§ Goal
Copy the following records line for line, with no changes.

Records from a dataset:
# # # #

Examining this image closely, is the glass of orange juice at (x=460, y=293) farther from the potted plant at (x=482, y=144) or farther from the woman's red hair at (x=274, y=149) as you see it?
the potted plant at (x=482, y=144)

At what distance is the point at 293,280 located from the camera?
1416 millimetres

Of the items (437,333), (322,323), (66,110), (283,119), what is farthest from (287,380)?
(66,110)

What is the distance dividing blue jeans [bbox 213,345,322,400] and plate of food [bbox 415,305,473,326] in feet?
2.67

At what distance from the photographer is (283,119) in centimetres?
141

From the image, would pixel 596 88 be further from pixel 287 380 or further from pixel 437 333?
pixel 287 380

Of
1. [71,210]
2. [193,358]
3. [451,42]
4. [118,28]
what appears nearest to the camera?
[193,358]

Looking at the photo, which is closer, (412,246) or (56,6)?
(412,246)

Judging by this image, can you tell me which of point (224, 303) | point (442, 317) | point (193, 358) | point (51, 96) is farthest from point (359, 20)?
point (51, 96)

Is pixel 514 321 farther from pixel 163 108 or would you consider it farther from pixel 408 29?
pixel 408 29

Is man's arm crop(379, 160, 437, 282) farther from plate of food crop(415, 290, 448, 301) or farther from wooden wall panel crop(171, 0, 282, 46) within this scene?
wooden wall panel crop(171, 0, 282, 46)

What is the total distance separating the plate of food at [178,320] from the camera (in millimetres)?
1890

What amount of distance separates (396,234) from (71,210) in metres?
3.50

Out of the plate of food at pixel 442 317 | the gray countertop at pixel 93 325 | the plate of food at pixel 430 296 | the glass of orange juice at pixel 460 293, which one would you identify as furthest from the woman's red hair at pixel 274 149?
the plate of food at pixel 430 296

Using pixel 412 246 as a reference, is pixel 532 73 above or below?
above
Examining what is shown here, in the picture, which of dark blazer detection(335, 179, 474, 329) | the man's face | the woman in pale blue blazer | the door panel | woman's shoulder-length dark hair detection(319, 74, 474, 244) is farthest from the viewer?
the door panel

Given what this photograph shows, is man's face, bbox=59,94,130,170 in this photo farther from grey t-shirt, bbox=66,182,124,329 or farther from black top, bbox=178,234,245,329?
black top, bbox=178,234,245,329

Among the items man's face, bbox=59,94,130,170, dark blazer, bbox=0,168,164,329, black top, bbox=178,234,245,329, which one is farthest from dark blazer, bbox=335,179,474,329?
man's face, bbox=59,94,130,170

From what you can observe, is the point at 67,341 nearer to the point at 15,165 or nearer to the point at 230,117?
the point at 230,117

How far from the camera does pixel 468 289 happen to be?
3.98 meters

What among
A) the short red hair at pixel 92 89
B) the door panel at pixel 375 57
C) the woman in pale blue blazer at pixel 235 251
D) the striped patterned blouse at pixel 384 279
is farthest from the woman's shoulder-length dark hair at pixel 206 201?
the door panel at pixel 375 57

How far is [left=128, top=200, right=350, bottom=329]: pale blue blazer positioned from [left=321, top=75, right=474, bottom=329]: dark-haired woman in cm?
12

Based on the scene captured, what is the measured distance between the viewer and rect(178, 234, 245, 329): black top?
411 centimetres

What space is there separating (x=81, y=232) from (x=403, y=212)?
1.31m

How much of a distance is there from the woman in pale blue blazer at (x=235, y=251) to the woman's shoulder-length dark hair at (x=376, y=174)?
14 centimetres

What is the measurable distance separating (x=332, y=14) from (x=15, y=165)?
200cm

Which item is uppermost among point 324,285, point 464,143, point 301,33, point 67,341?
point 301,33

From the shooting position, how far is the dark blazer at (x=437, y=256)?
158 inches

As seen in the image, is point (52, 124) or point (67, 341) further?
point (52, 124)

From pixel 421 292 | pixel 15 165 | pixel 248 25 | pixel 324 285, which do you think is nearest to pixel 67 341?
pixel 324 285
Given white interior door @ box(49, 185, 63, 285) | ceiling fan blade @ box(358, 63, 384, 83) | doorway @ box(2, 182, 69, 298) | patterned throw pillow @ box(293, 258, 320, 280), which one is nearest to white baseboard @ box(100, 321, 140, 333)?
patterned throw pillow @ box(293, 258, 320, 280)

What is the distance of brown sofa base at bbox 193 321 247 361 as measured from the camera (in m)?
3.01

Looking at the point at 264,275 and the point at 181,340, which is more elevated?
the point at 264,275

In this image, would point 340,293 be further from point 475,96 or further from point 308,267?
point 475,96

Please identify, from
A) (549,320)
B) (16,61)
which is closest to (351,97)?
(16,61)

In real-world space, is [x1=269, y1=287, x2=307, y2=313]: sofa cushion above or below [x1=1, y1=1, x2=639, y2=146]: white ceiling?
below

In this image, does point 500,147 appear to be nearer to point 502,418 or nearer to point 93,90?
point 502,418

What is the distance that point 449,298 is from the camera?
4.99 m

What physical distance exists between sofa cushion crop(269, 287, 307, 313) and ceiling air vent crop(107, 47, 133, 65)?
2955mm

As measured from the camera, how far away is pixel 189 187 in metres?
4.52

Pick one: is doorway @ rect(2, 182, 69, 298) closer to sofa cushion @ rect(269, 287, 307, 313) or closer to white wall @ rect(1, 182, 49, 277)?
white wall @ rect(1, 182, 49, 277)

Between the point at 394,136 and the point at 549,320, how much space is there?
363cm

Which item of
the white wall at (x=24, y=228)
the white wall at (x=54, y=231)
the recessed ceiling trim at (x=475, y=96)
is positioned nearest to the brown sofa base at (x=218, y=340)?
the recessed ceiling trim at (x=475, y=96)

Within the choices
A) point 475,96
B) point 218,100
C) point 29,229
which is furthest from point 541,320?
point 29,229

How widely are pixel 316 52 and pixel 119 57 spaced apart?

# # # #

§ Answer to this task
Examining this image closely, is the glass of orange juice at (x=460, y=293) farther from the potted plant at (x=482, y=144) or farther from the woman's red hair at (x=274, y=149) as you see it?
the potted plant at (x=482, y=144)

At what distance is the point at 293,280 located from the camera?
1416 millimetres

Of the items (437,333), (322,323), (66,110), (283,119), what is farthest from (287,380)?
(66,110)

What is the distance dividing blue jeans [bbox 213,345,322,400] and plate of food [bbox 415,305,473,326] in feet?
2.67

At what distance from the photographer is (283,119) in centimetres?
141

From the image, would pixel 596 88 be further from pixel 287 380 or further from pixel 437 333?
pixel 287 380

Of
1. [71,210]
2. [193,358]
3. [451,42]
4. [118,28]
what appears nearest to the camera?
[193,358]

Looking at the photo, which is closer, (412,246) or (56,6)?
(412,246)

Judging by this image, can you tell me which of point (224, 303) | point (442, 317) | point (193, 358) | point (51, 96) is farthest from point (359, 20)?
point (51, 96)

Is pixel 514 321 farther from pixel 163 108 or would you consider it farther from pixel 408 29?
pixel 408 29

Is man's arm crop(379, 160, 437, 282) farther from plate of food crop(415, 290, 448, 301) or farther from wooden wall panel crop(171, 0, 282, 46) within this scene?
wooden wall panel crop(171, 0, 282, 46)

What is the total distance separating the plate of food at [178,320] from the camera (in millimetres)?
1890

What amount of distance separates (396,234) from (71,210) in metres?
3.50

Out of the plate of food at pixel 442 317 | the gray countertop at pixel 93 325 | the plate of food at pixel 430 296 | the glass of orange juice at pixel 460 293, which one would you identify as furthest from the woman's red hair at pixel 274 149?
the plate of food at pixel 430 296

Using pixel 412 246 as a reference, is pixel 532 73 above or below?
above
Examining what is shown here, in the picture, which of dark blazer detection(335, 179, 474, 329) | the man's face | the woman in pale blue blazer | the door panel | woman's shoulder-length dark hair detection(319, 74, 474, 244) is farthest from the viewer?
the door panel

Given what this photograph shows, is man's face, bbox=59,94,130,170 in this photo farther from grey t-shirt, bbox=66,182,124,329 or farther from black top, bbox=178,234,245,329?
black top, bbox=178,234,245,329

Among the items man's face, bbox=59,94,130,170, dark blazer, bbox=0,168,164,329, black top, bbox=178,234,245,329, which one is farthest from dark blazer, bbox=335,179,474,329?
man's face, bbox=59,94,130,170

From what you can observe, is the point at 67,341 nearer to the point at 15,165 or nearer to the point at 230,117?
the point at 230,117

How far from the camera does pixel 468 289 happen to be?
3.98 meters

What among
A) the short red hair at pixel 92 89
B) the door panel at pixel 375 57
C) the woman in pale blue blazer at pixel 235 251
D) the striped patterned blouse at pixel 384 279
is farthest from the woman's shoulder-length dark hair at pixel 206 201?
the door panel at pixel 375 57

How far is [left=128, top=200, right=350, bottom=329]: pale blue blazer positioned from [left=321, top=75, right=474, bottom=329]: dark-haired woman in cm?
12

Based on the scene captured, what is the measured distance between the viewer and rect(178, 234, 245, 329): black top?
411 centimetres

What space is there separating (x=81, y=232) from (x=403, y=212)?
1.31m

How much of a distance is there from the woman in pale blue blazer at (x=235, y=251) to the woman's shoulder-length dark hair at (x=376, y=174)?
14 centimetres

What is the measurable distance separating (x=332, y=14) from (x=15, y=165)?
200cm

Which item is uppermost among point 324,285, point 464,143, point 301,33, point 67,341?
point 301,33

From the shooting position, how far is the dark blazer at (x=437, y=256)?
158 inches

As seen in the image, is point (52, 124) or point (67, 341) further?
point (52, 124)

From pixel 421 292 | pixel 15 165 | pixel 248 25 | pixel 324 285, which do you think is nearest to pixel 67 341?
pixel 324 285
Given white interior door @ box(49, 185, 63, 285) | ceiling fan blade @ box(358, 63, 384, 83) | doorway @ box(2, 182, 69, 298) | patterned throw pillow @ box(293, 258, 320, 280), which one is nearest to white baseboard @ box(100, 321, 140, 333)?
patterned throw pillow @ box(293, 258, 320, 280)

What is the distance of brown sofa base at bbox 193 321 247 361 as measured from the camera (in m)?
3.01

Looking at the point at 264,275 and the point at 181,340, which is more elevated?
the point at 264,275

In this image, would point 340,293 be further from point 475,96 or further from point 308,267?
point 475,96

Please identify, from
A) (549,320)
B) (16,61)
which is closest to (351,97)?
(16,61)

In real-world space, is [x1=269, y1=287, x2=307, y2=313]: sofa cushion above or below [x1=1, y1=1, x2=639, y2=146]: white ceiling?
below

In this image, does point 500,147 appear to be nearer to point 502,418 or nearer to point 93,90?
point 502,418

What is the distance that point 449,298 is from the camera?
4.99 m

What physical distance exists between sofa cushion crop(269, 287, 307, 313) and ceiling air vent crop(107, 47, 133, 65)?
2955mm

As measured from the camera, how far away is pixel 189 187 in metres?
4.52

Pick one: is doorway @ rect(2, 182, 69, 298) closer to sofa cushion @ rect(269, 287, 307, 313) or closer to white wall @ rect(1, 182, 49, 277)?
white wall @ rect(1, 182, 49, 277)

Between the point at 394,136 and the point at 549,320, how much space is there?
363cm

Which item of
the white wall at (x=24, y=228)
the white wall at (x=54, y=231)
the recessed ceiling trim at (x=475, y=96)
is positioned nearest to the brown sofa base at (x=218, y=340)?
the recessed ceiling trim at (x=475, y=96)

Within the choices
A) point 475,96
B) point 218,100
C) point 29,229
which is furthest from point 541,320?
point 29,229

How widely are pixel 316 52 and pixel 119 57 spaced apart?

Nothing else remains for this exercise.